I bite my lip and stifle a smile. “I don’t know what you’re talking about.”

He shakes his head, but he looks more impressed than upset. “I meant what I said the other day about not buying into that crap. Love, marriage, soulmates … none of it is legit. You can’t convince me it’s nothing more than a combination of lust and codependency.”

“Wow,” I say on a sigh. “The cynicism runs deep.”

“Yeah. I earned it.”

I pull my hair over my shoulder and idly begin braiding it, trying to resist the urge to push him too far. “Can I ask about that?” I venture after a while.

He runs his tongue over his teeth and stares at the road again. “My parents got pregnant and married young. My dad realized a little later that he wasn’t interested in following through with most of his vows, but my mom never stopped trying to win him over. Her disappointment led to depression, which led to alcoholism and some light drug abuse, which led to me and my siblings basically raising ourselves while my dad kept his head in the sand. It wasn’t until after my mom went through a few rounds of rehab and we’d all moved out on our own that she finally gave up and asked for a divorce.”

I reach over and squeeze his forearm, and his jaw muscles tick, but he waits a full second before he tugs his arm away.

“Is that why you’re so protective of Loren?” I ask softly.

“Mostly.”

“I’m sorry.”

“Don’t be. I don’t need your pity,” he retorts.

“It’s not pity,” I reply, frowning. “I’m genuinely sad to hear you never got to experience the kind of love I’ve always known in my family. Just like you’re sorry I’ve missed out on stuff because I was a sickly kid, right?”

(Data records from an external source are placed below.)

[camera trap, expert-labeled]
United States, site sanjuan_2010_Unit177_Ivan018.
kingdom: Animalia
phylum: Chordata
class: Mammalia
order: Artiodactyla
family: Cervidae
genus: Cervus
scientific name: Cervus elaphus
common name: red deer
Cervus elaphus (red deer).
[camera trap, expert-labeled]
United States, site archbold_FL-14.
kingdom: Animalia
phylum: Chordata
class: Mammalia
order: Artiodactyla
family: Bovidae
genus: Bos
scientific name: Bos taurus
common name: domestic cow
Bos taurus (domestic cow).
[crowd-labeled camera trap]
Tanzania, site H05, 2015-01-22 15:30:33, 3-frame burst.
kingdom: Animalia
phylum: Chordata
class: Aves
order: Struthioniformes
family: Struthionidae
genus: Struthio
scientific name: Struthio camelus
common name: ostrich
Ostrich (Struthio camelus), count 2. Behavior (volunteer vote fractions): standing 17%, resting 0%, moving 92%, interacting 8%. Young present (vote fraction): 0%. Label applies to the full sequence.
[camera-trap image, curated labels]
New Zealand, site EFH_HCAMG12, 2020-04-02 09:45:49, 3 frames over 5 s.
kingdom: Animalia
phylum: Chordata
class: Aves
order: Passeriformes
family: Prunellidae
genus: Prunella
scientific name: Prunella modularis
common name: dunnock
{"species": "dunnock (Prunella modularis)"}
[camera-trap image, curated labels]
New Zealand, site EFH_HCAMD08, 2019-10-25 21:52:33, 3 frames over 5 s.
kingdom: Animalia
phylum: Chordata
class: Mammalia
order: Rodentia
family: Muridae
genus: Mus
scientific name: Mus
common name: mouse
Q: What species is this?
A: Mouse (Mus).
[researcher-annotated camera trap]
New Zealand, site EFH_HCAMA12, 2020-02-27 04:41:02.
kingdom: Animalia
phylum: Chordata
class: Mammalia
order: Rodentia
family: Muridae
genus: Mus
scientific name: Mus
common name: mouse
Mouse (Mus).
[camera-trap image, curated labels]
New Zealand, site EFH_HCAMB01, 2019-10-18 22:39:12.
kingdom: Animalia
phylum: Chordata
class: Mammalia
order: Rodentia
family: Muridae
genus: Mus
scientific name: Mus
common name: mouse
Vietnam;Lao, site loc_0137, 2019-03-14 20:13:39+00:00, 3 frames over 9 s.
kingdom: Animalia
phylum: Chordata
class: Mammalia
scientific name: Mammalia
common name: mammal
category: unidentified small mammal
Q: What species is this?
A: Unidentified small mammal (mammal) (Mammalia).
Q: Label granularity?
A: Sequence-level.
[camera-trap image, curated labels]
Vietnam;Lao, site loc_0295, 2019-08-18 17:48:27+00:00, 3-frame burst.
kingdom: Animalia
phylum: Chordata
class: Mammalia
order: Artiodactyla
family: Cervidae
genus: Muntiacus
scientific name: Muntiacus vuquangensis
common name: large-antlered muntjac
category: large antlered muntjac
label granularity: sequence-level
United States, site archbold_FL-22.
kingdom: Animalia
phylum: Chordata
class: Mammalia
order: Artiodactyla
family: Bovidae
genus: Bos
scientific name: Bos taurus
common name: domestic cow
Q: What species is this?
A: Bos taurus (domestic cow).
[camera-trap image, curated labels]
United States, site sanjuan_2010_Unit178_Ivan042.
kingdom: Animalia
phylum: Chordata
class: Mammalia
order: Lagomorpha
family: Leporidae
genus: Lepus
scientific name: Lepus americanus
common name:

He clenches his jaw tightly again. “Yeah. I guess.”

“Unless you think I’m pathetic because I never went to prom or a high school football game or any of the other things you probably enjoyed doing as a normal teenager,” I go on.

“I don’t think you’re pathetic because you never went to prom,” he grinds out after a while. “But there’s no excuse for never having gone to a high school football game.”

I can’t help it when a laugh bubbles up, and I notice the way his lips twitch, as if he’s fighting a smile of his own.